Image and question data:
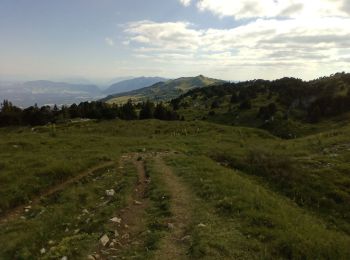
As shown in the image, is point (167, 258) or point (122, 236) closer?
point (167, 258)

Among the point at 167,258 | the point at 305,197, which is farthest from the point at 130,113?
the point at 167,258

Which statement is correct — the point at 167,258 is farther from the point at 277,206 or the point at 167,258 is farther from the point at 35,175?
the point at 35,175

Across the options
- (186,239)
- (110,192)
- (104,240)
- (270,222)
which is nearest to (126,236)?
(104,240)

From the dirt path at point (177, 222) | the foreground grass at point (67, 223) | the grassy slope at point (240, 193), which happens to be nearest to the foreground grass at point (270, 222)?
the grassy slope at point (240, 193)

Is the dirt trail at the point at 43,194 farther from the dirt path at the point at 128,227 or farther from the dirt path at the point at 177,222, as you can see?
the dirt path at the point at 177,222

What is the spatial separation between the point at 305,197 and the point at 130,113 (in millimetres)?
72464

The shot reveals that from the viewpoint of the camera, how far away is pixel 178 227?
1438cm

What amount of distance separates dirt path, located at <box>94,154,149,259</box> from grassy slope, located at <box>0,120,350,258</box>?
851mm

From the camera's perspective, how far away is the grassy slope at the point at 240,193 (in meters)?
13.1

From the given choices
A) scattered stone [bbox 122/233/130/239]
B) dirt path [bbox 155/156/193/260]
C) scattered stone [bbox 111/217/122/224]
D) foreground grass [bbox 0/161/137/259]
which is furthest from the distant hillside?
scattered stone [bbox 122/233/130/239]

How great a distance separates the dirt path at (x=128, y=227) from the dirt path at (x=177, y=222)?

◆ AIM:
Reproduce the data above word for word, omitting the picture.

◆ THE REPLY:
As shown in the image, is point (167, 258) or point (122, 236) closer?
point (167, 258)

Among the point at 167,258 | the point at 305,197, which is farthest from the point at 130,113?
the point at 167,258

Which statement is correct — the point at 167,258 is farther from the point at 277,206 or the point at 167,258 is farther from the point at 35,175?
the point at 35,175

Across the options
- (186,239)
- (110,192)
- (104,240)
- (270,222)
which is nearest to (126,236)?
(104,240)

From the dirt path at point (177, 222) | the foreground grass at point (67, 223) | the grassy slope at point (240, 193), which happens to be nearest to the foreground grass at point (270, 222)?
the grassy slope at point (240, 193)

Is the dirt trail at the point at 43,194 farther from the dirt path at the point at 128,227 or farther from the dirt path at the point at 177,222, as you can see?
the dirt path at the point at 177,222

What is the spatial separation between the point at 305,197 and the point at 130,113 (in millimetres)?
72464

The shot reveals that from the viewpoint of the camera, how far away is pixel 178 227?
1438cm

What amount of distance separates dirt path, located at <box>94,154,149,259</box> from grassy slope, located at <box>0,120,350,258</box>?
851mm

From the camera's perspective, how far away is the grassy slope at the point at 240,193 (in meters)?
13.1

From the given choices
A) scattered stone [bbox 122/233/130/239]
B) dirt path [bbox 155/156/193/260]
C) scattered stone [bbox 111/217/122/224]
D) foreground grass [bbox 0/161/137/259]
which is furthest from the distant hillside?
scattered stone [bbox 122/233/130/239]

How great a distance separates the dirt path at (x=128, y=227) from the dirt path at (x=177, y=222)?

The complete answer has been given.